SOURCE TEXT:
Re: [xmca] intersubjectivity, deception, perhaps also theory of mind

From: minati panda <pandam66 who-is-at gmail.com>
Date: Tue May 01 2007 - 13:00:41 PDT

Dear Paul, Michael, Anna and other colleagues,

Thanks a lot for the help. I found most of your instant comments/remarks
very helpful. Last week I posted some of my problems/querries on xmca. It
did not reach anybody. I tgought it reached everybody except me. Today I
found that it did not reach anybody.

Anna, I got the book issued yesterday and went through it quickly. It will,
indeed, help me a lot. I am, obviously, using discourse analysis technique
for analysing my ethnographic data. Children, here, both co-opearte and
compete with each other through employing different strategies. I see them
engaging in different levels of intersubjectivity, one of them being very
complex one where they use verbal and non-verbal stategies to misguide the
opponent so that the opponent gets distracted from attending to the most
critical part of the board game, at least for the next move. The players
maintain intersubjectivity through verbal means (frequently uttering ok,
fine, go ahead) and adher to the rules, but at the same time, they engage in
intense mind reading, employ verbal and non verbal strategies to misguide or
distract the other player. Can we call this a strong form of
intersubjectivity? Is it not much more than simple collaboration? One can
explain using the construct 'theory of mind'. But, if I want to reflect on
intersubjectivity, how would one look at it! One obviously deals with 2/3
concepts at a time.

Most of the ethnographic studies show that children learn the folk games by
spontaneously collaborating with each other. If we look at it from another
angle, children cooperate with each other till they are ready to give a
tough fight to each other, or to others at least. Then, they enjoy the game
at a different level, where they compete, trick each other, employ deceptive
strategies----all of these they do while maintening certain level of
intersubjectvity.-----my problem here is dealing with copmlex things
together. Prof. Cole is raising valid methodological questions regarding
how to reflect confidently on the forms/levels of intersubjectivity. We are
still trying to grapple with the issue as I had not video recorded the
event/data.

As it is an ethnographic data, we are facing copmlexities like these as
well. If we ignore one aspect, we seem to be imposing a structure to
simplify it. I agree with what Tomasello, Mike, all of you say about
collaboration being the most complex and fundamental a process for cultural
learning. But, most societies, organise cultural activities in a manner that
its members not only learn to collaborate but also learn ways to have
copmetitive adavantage over other fellow beings so that they survive
better. This game context has a peculiar mix of phases of cooperation and
competition. Our data shows that. Our problem is dealing with these 3
concepts together withing a single theoretical framework. I thought
'intersubjectivity' could be one that may include and explain all these. But
it is too complex! There are so many methodological issues involved here.

RECORD SET:
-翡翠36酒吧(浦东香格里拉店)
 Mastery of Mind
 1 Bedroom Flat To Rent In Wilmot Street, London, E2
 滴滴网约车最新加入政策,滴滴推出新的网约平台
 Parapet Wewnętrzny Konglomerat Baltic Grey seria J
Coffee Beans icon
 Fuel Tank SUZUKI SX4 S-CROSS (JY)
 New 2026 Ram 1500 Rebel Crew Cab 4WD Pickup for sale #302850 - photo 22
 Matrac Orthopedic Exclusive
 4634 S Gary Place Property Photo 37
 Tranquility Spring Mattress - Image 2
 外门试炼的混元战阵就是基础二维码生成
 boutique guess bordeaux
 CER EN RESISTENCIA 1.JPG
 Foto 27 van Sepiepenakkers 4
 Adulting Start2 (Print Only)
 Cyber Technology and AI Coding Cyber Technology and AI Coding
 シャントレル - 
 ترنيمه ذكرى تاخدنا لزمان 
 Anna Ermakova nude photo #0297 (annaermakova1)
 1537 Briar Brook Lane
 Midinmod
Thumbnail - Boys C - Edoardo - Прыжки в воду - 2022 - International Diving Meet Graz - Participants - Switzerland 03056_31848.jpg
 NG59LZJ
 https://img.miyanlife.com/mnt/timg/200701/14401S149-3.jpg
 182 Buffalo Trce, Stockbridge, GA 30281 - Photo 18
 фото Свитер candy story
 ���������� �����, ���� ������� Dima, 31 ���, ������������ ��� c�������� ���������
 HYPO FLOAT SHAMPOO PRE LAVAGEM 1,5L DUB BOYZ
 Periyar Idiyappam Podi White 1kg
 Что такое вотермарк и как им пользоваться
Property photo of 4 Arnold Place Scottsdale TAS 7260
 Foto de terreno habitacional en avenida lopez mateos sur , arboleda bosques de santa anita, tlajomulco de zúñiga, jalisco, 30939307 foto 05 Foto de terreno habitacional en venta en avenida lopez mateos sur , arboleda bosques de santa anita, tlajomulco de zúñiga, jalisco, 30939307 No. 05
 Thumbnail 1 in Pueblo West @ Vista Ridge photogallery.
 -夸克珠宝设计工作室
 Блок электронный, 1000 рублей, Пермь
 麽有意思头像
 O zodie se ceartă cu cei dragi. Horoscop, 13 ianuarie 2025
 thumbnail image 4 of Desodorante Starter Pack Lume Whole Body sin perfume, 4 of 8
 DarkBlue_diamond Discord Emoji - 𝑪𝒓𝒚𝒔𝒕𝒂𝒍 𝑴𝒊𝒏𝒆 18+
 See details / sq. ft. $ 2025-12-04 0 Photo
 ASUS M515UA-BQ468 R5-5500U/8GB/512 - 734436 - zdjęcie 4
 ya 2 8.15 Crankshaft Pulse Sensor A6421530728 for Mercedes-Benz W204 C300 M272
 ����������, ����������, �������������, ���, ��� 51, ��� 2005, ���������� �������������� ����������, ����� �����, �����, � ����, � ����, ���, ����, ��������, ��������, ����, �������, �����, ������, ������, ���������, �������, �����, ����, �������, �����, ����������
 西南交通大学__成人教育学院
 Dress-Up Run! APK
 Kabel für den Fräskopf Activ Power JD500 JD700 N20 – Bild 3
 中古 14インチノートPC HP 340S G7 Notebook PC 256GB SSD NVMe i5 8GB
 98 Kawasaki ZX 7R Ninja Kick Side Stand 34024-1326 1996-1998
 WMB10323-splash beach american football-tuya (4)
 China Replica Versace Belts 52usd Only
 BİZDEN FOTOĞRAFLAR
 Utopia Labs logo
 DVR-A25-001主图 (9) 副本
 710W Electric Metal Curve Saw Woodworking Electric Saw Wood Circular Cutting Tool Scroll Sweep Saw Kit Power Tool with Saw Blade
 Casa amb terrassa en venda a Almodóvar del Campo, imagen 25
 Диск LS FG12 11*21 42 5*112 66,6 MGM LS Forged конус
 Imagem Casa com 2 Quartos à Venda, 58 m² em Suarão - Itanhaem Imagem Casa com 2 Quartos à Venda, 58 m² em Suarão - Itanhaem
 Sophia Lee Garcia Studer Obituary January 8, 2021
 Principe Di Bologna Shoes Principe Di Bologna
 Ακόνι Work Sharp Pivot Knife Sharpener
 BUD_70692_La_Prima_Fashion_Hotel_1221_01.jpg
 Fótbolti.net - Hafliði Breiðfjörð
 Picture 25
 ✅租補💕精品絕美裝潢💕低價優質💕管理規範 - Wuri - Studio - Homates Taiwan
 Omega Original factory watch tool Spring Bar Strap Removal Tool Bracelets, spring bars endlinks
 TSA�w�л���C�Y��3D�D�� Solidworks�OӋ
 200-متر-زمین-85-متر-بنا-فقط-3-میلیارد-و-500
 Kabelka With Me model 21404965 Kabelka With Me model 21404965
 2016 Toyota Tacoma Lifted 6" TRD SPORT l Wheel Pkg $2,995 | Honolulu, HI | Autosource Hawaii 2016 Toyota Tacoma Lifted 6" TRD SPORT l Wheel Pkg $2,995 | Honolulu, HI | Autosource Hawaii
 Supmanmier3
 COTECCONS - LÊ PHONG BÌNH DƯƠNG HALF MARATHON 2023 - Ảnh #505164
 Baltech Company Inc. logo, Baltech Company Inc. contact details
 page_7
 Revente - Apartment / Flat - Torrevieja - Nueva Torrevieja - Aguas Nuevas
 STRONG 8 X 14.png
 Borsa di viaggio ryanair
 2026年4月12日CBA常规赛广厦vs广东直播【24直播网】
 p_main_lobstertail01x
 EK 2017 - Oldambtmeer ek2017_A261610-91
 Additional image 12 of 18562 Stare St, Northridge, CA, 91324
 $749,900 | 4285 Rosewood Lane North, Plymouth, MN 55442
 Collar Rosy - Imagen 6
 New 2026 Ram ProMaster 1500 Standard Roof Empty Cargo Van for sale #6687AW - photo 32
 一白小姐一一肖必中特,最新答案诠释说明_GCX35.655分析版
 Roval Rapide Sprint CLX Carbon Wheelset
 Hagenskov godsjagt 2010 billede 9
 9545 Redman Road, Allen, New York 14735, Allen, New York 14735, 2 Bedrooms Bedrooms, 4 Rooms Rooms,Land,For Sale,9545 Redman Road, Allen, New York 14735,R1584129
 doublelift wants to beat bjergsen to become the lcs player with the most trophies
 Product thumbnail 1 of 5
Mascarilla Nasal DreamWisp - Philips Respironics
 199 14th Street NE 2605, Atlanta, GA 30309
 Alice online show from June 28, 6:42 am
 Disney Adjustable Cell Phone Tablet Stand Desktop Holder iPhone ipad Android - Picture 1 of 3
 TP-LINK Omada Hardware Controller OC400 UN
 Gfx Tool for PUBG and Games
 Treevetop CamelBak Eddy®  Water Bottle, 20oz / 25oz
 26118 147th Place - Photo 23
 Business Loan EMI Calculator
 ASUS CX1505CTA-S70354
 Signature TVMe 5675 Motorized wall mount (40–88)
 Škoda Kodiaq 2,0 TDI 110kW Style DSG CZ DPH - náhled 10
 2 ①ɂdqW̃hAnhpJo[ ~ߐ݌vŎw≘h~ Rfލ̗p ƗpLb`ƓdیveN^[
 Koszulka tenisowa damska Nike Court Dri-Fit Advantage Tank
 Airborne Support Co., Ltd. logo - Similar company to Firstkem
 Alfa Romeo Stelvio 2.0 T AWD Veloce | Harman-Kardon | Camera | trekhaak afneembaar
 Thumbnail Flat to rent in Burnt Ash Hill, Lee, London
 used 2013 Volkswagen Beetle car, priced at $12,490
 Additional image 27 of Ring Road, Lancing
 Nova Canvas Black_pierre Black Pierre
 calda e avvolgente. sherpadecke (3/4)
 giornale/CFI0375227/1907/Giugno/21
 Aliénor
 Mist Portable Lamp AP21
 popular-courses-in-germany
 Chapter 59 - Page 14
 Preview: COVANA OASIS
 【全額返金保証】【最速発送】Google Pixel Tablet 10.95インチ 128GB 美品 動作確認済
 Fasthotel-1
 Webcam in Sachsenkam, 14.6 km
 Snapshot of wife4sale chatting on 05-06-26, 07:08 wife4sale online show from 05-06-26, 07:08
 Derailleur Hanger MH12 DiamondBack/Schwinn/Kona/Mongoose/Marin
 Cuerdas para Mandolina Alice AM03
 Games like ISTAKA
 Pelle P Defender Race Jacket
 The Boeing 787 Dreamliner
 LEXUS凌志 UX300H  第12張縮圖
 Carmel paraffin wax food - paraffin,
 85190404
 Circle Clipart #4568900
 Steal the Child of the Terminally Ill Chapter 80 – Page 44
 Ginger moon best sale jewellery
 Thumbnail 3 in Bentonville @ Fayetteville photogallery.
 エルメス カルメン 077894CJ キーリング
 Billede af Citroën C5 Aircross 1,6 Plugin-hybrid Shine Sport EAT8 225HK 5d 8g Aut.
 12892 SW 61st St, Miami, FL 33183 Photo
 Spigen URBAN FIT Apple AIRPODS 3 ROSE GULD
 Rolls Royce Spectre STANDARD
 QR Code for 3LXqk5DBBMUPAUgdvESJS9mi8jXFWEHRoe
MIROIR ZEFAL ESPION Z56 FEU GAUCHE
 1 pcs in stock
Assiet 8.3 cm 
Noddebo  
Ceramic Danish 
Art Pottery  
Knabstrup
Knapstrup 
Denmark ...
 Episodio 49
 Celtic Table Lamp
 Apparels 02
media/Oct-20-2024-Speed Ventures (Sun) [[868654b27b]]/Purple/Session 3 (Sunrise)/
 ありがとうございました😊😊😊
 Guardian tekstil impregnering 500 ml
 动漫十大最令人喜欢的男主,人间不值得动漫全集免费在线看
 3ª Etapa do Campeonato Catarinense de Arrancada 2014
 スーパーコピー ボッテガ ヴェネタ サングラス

WORK INSTRUCTION 1:
Answer these from the intersubjectivity post:
(a) What did the writer get issued the day before writing?
(b) What do the players frequently utter to maintain intersubjectivity through verbal means?
(c) What had the writer not done with the event or data?
WORK INSTRUCTION 2: Output everything in the intersubjectivity post from "From: minati panda" down to "it did not reach anybody.", word for word.
The data has no connection to the intersubjectivity post.

ANSWER SPACE 1:
(a) The book.
(b) "ok, fine, go ahead"
(c) Video recorded it.

ANSWER SPACE 2:
From: minati panda <pandam66 who-is-at gmail.com>
Date: Tue May 01 2007 - 13:00:41 PDT

Dear Paul, Michael, Anna and other colleagues,

Thanks a lot for the help. I found most of your instant comments/remarks
very helpful. Last week I posted some of my problems/querries on xmca. It
did not reach anybody. I tgought it reached everybody except me. Today I
found that it did not reach anybody.